C. Seth Sumner, ICMA-CM
"Take time for your family and take time for yourself." As early as my first municipal internship and as late as two months ago, mentors and councilmembers have shared this advice with me.
In our profession, we refer to it as work-life balance, not vice versa, because there is always more to do as we often are fixated on following our passion of serving others.
Today, as city manager of my hometown, as well as a husband and a father of five-year-old twins, I find myself needing to heed this advice more than ever. My son has started calling me out whenever I miss story time due to working late. We need a good life-work balance to be most productive for our family, for ourselves, and for our community.
"Stay cool." I received this piece of advice during the economic downturn between 2007-2009. I was working as an administrative intern under an amazing mentor. During a controversial and tense council meeting, I noticed that my mentor was taking intermediate notes but not responding to the many inappropriate and rude comments being directed at him.
After the meeting, he showed me his notes. It was a pad of paper with the phrase "stay cool" written over and over. He told me that his father had shared this advice with him early in his careerr. No matter how rude the council, residents, or visitors become, it is our job to stay calm, logical, and unpolitical. When you are about to blow up, write the phrase to remind yourself to stay calm.
Over my career as a city manager, this advice has been extremely helpful. These two words have helped me cope with uncomfortable and sometimes outrageous comments from people.
Shellharbour City Council, NSW, Australia
Some time ago, a former city manager told me "culture trumps strategy every time." At that time, the advice seemed overly simplistic.

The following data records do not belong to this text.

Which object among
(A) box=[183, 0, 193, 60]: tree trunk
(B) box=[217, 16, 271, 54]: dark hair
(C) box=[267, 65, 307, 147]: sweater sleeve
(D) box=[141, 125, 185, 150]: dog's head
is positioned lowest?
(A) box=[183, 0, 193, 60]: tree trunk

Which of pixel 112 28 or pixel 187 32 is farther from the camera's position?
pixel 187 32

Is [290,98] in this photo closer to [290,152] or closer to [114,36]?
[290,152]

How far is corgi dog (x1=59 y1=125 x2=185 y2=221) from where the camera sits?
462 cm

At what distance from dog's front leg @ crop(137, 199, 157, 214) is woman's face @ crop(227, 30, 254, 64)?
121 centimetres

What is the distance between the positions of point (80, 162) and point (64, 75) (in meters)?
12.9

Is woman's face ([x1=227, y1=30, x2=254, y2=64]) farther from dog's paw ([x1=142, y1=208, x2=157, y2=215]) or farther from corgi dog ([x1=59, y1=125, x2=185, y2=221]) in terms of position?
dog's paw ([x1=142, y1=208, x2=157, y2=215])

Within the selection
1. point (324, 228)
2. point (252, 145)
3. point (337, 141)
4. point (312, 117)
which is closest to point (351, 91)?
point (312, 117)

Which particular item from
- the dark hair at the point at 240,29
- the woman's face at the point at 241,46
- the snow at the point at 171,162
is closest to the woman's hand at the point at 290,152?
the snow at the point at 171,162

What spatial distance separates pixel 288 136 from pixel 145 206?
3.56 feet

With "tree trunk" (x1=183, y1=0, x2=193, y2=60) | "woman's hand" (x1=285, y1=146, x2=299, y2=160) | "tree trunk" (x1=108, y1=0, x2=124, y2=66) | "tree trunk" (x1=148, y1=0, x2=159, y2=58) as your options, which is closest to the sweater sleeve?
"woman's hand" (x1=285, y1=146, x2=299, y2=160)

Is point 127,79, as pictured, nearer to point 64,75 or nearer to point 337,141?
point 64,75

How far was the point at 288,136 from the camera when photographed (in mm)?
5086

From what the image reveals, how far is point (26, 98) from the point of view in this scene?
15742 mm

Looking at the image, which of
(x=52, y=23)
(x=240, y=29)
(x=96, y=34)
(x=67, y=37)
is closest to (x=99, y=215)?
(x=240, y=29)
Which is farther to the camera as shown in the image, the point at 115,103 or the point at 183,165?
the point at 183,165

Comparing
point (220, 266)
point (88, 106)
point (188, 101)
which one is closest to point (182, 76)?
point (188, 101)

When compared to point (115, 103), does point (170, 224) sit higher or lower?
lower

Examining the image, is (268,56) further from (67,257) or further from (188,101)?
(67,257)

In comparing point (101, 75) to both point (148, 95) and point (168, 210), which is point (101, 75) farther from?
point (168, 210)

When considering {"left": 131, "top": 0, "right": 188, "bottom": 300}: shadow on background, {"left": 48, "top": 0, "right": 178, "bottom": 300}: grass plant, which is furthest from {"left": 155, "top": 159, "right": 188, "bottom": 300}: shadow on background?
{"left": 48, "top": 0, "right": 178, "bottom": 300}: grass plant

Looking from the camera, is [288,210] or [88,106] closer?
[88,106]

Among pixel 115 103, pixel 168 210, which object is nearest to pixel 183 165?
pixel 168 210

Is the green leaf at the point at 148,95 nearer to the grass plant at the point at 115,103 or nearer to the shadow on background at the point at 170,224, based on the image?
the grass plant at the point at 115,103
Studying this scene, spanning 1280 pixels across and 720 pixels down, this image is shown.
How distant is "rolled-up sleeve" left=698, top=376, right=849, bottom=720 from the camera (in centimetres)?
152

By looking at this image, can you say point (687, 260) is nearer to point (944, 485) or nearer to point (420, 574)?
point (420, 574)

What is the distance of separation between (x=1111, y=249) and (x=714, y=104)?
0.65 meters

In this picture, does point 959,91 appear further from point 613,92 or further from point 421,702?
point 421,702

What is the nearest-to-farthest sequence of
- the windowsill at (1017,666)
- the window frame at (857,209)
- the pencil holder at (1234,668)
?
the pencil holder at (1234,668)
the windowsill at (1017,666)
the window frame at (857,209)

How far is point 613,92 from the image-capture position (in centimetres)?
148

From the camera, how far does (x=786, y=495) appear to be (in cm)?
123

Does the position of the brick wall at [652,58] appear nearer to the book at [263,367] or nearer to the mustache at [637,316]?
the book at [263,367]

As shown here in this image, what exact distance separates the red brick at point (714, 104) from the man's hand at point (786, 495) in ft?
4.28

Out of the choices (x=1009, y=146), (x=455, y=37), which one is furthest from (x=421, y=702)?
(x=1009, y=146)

Surely if the strategy was brilliant enough it could overcome any obstacles, right?
Then, relatively recently, I was given the opportunity to be a city manager myself and reality hit. I immediately embarked upon thinking how we could focus on strategy to improve the services we provided. Very quickly, it has become self-evident that all the systems in the world won't help you if don't have values alignment, unambiguous accountabilities, and expectations and modelling of acceptable behaviors.
The words of that manager rang true and, as a result, I am now pursuing with equal vigor, organizational cultural health as well as looking after strategy, processes, and procedures.